– Разве что сам снимусь…
Бригадир поскреб небритый подбородок, о чем-то раздумывая.
– Может, останешься? Сезон сейчас, люди нужны. Оплата харчами. Не боишься работы?
– Не боюсь, – Праник помотал головой.
Что-то подкупило его в этих мужиках. Может открытость и простота, а может просто соскучился по человеческому общению.
– Так что, по рукам? – Салоп подмигнул.
– По рукам.
– А имущество свое здесь можешь оставить. Потом заберешь в целости.
Пахло в бараках плохо. Испарения животных, ароматы пота и давно не мытых тел, ворохи грязного тряпья по углам образовывали неповторимый устойчивый и отнюдь не кислородный коктейль. Вдобавок, было очень душно: берегли тепло. Каждая щелочка забита паклей, двери до пола забраны плотной мешковиной, маленькие мутные оконца обтянуты целлофановой пленкой. Ветерок создавали только изредка пробегающие в полумраке работники. Праник себя к слабакам не относил, но побился бы об заклад, что царившая атмосфера по своей свежести и насыщенности нежными нотками дала бы порядочную фору солдатской казарме после трехдневного марша.
Однако все это не шло ни в какое сравнение с тем, что творилось внутри теплиц. Едва Праник переступил высокий неудобный порог, от едкой нестерпимой вони резануло глаза так, что вокруг поплыли оранжевые круги, а желудок пообещал вернуть весь объем принятого за последние сорок восемь часов. И еще добавить от себя. Покачнувшись, Праник уперся лопатками в дверной косяк, с трудом перевел дух, и усилием воли удержал желудок на месте: он сюда явился восполнить калорийные запасы, а не растратить последние.
– Плохо пахнет – холошо расцет! – сообщил назначенный в гиды местный труженик, по акценту и экстерьеру выдавая в себе уроженца Китайской народно-демократической республики.
Представился он, как Цин. Не «Петя», не «Вова», не «помогайка», как обычно любят ассимилироваться в русскоязычной среде уроженцы поднебесной. Нет, по имени, кратко, но уточнив пару раз, как правильно. Был он невысок, худ, голову имел большую круглую, как шар, с изрядной проплешиной и жидкий хвостик волос, цепляющихся еще за жизнь. Цин так Цин, Праник пожал плечами, запомнить легко, была, помнится, в Китае такая династия. Или эпоха… Или и то, и другое сразу.
Праника определил китаец таскать воду для полива. На заднем дворе фермы старую силосную яму заполняло озерцо желтой жижи, что приобрела свой цвет то ли от сливаемых туда помоев, то ли от кучи драных капроновых мешков с фосфатными удобрениями, размываемой дождями подле.

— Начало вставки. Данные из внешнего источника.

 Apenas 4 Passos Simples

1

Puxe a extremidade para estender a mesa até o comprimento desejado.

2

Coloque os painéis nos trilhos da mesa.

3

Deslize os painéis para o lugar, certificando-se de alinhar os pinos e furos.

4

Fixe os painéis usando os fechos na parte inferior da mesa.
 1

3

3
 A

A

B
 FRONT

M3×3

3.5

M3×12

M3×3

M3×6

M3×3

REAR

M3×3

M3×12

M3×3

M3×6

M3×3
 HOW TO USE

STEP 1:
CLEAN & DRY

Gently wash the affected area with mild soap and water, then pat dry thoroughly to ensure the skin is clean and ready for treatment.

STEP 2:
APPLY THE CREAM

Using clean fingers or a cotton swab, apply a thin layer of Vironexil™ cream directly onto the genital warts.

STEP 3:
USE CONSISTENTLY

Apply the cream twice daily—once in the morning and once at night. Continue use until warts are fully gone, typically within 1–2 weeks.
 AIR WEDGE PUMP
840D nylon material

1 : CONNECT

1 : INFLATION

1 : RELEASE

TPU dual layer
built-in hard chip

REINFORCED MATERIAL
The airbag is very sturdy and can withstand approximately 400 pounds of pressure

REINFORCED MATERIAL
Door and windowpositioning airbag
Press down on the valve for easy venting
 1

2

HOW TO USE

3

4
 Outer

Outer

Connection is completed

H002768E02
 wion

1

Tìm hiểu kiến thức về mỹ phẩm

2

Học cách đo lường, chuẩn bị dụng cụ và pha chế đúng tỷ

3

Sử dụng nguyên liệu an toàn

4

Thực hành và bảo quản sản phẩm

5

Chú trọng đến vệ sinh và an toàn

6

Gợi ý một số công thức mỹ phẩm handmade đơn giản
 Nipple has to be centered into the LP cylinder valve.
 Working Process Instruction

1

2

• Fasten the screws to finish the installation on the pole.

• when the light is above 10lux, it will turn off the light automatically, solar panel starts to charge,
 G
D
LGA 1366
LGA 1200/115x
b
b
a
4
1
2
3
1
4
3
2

Праник знал по опыту, что места подобные лучше огибать стороной, потому как дозиметр вблизи них начинал стрекотать, как кузнечик в экстазе размножения, и рекорды показывал небывалые. Цин робкие опасения выслушал скептически и замахал рукой:
– Циста! Циста! – Надеясь, видно, от цирроза печени сдохнуть раньше, чем от накопленной радиации.
Жижу сливал Праник в железное корыто. Там Цин ее щедро бодяжил, перемешивая палочкой, с каким-то порошком из зловещего вида пакетов ярко-кислотной раскраски с иероглифами. Но и этого ему казалось недостаточно. Для пущей забористости на каждое корыто приходилось еще полведра коричневой липкой массы, запах которой не оставлял, так сказать, никаких сомнений в характере происхождения.
– Кавно – хорошо! – делился опытом человек-эпоха и сетовал: – Только мало.
И только после всего живительная влага годилась для полива.
Праник не решался поинтересоваться, не знаком ли пытливый иноземный ум с трудами писателя Войновича, но на всякий случай зарекся местный самогон не употреблять.
А меж тем, еда из земли так и перла. Праник таскал ведра по лабиринтам теплиц, едва разминаясь на узеньких дорожках с усердными аграриями, и давался диву их успехам и достижениям. Под хлюпкими скособоченными каркасами чего только не произрастало: пупырчатые огурцы, увесистые, размером с кулак, помидоры, кабачки, сахарная и красная свекла с рельефной жирной ботвой, картошка, пшеница, наливные просяные метелки, капуста, морковка, редька, именуемая «турнепсой», репчатый лук, укроп, петрушка и Мичурин знает, что еще.